He suggests giving presidents the power to make line-item cuts in budgets that would then require a majority vote in Congress to override. He would also want private-sector accounting standards extended to pensions, health programs and environmental costs. "Social Security reform is a layup, much easier than Medicare," he told me. He believes gradual increases in the retirement age, a modest change in cost-of-living payments and raising the cap on income subject to payroll taxes would solve its long-term problems.
Medicare is a much bigger challenge, exacerbated by the addition of a drug entitlement component in 2003, pushed through a Republican Congress by the Bush administration. "The true costs of that were hidden from both Congress and the people," Mr. Walker says sternly. "The real liability is some $8 trillion."

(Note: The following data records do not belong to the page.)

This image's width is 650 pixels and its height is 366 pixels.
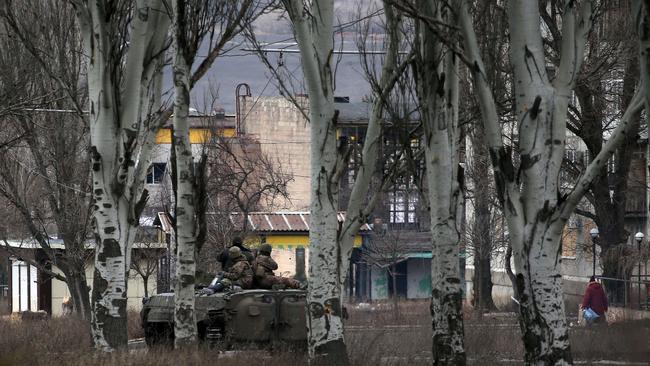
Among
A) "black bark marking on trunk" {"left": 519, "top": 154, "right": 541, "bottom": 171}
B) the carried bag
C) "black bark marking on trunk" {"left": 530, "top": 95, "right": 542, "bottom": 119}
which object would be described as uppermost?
"black bark marking on trunk" {"left": 530, "top": 95, "right": 542, "bottom": 119}

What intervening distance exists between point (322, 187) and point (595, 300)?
14668 millimetres

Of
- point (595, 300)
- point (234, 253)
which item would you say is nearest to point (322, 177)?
point (234, 253)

That brings us to the issue of taxes. Wouldn't any "grand bargain" involve significant tax increases that would only hurt the ability of the economy to grow? "Taxes are going up, for reasons of math, demographics and the fact that elements of the population that want more government are more politically active," he insists. "The key will be to have tax reform that simplifies the system and keeps marginal rates as low as possible. The longer people resist addressing both sides of the fiscal equation the deeper the hole will get."
From John Fund's Interview of Mr. Walker in the WSJ, entitled "The Deficits are Coming!." Walker is the former head of the GAO.
(Republicans out there: Note what he says about President Bush and the Republican Congress hiding the "true costs" of the drug benefit.)